E-waste is a growing global crisis. A record 62 million tonnes of e-waste was produced in 2022, up 82% from 2010. According to the UN, that’s equivalent to 1.5 million 40-tonne trucks, roughly enough to form a bumper-to-bumper line encircling the equator.

These figures are concerning and may only be a precursor to another significant challenge.

Next year, two converging tech trends – rapid progress in the adoption of AI-powered devices and the decommissioning of MS Windows 10 – are expected to spark the most significant refresh of enterprise technology in a generation, with over 240 million PCs at risk of becoming e-waste.

With many organisations starting to consider refreshing the technology acquired during the first months of the COVID-19 emergency, this crossroads presents both a challenge and a significant opportunity for businesses.

By rethinking their approach to technology management, they can not only reduce the environmental impact of decommissioning their technology, ensuring it does not end up as e-waste, but also improve their operational efficiency and cost-effectiveness.

And as today is International E-waste Day, what better time to start making a change.

Finding value in waste

Inside those 1.5 million 40-tonne trucks of e-waste are billions of dollars of resources that are being lost. Of course, wasted resource is also wasted opportunity – just 1% of the demand for rare earth elements is currently being met by e-waste recycling, and in 2022, US$62 billion worth of recoverable natural resources went unaccounted for.

Waste on this scale is hard to comprehend.

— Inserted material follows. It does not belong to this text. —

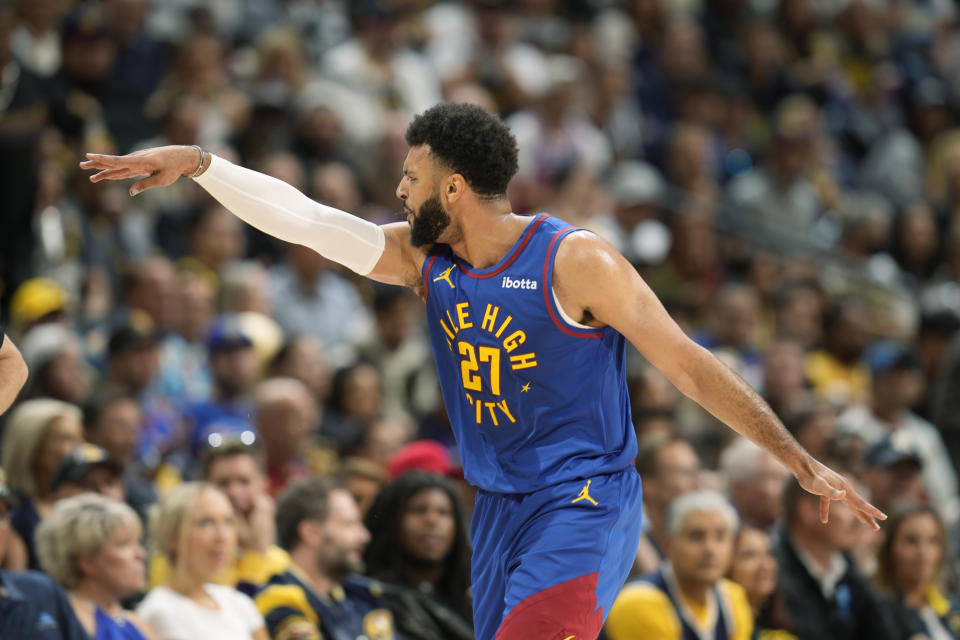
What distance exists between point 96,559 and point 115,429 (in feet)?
5.85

As one of the largest consumers of technology, public and private organisations have a critical role to play in reversing this trend and ensuring their IT management maximises the value of every digital device. That’s because e-waste isn’t just a source of rare earth metals; the devices themselves are valuable resources, too.

Consider smartphones: their processors could function for over a decade, yet we often retire them after using only a quarter of their potential lifespan, according to research by the University of San Diego.

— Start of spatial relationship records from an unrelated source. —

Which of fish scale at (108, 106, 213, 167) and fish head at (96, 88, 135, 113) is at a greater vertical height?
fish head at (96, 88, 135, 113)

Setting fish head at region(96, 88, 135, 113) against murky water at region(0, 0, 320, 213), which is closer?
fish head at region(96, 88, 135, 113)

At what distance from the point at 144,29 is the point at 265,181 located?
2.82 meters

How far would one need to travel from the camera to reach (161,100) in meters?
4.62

Regulation, regulation, regulation

Regulators are all too aware of the urgent need to act on the issue of electronic waste and are moving quickly to ensure organisations take responsibility for their impact.

The EU has introduced a range of rules to tackle e-waste, compelling businesses to account for the environmental footprint of their resources, including technology, and, for the larger organisations, to have a clear plan in place to mitigate their impact across the supply chain.

This regulatory pressure means businesses will need to think differently about how to find value in what we have traditionally called waste and how to leap towards new consumption models.

A new model for tech consumption

There are numerous ways organisations can address the growing issue of electronic waste.

One promising approach is to adopt end-to-end technology lifecycle management solutions, which enable organisations to procure the latest digital tools while embedding a plan for their responsible management and disposal from the outset.

These strategies involve financing agreements where the business leases devices rather than purchasing them outright. With contractual obligations and residual value guarantees based on the equipment coming back in good condition, there’s a strong incentive to care for and extend the lifespan of leased technology.

These models also support organisations’ financial resilience, as instead of an upfront capital investment in new devices, planned monthly payments are made across the contract period, which includes important lifecycle services, such as IT asset management software, secure return logistics, data sanitization, and refurbishment. These value-added services can help organisations to introduce more responsible IT management processes and, at the same time, reduce their e-waste contribution.

Enabling circular practices

These types of IT procurement models enable organisations to introduce circular principles into their IT management from the moment they acquire new technology.

IT asset management software allows the efficient use of devices throughout their lifetime, reducing technology overconsumption by providing a detailed overview of who has what and how much it is costing the business. Automating the return process also enables the devices to be collected and processed securely at the end of the contract period.

By procuring and managing devices for reuse, organisations are creating an opportunity to extend the useful life of their IT. The technology can then become available in the second-hand market for someone to buy instead of a carbon-intensive, newly manufactured one.

A low-waste future

Today, every organisation focuses on reducing its environmental impact, and many are wondering how to start the transition to more circular practices.

Still, sometimes, it isn’t easy to know where to begin or how to find solutions that will have a tangible impact.

With an unstoppable revolution in IT hardware underway and AI-powered laptops soon to be the only choice for large businesses, introducing a technology management lifecycle solution is a practical step every business can take today to embed a more ciruclar approach to IT management and to start addressing the issue of electronic waste.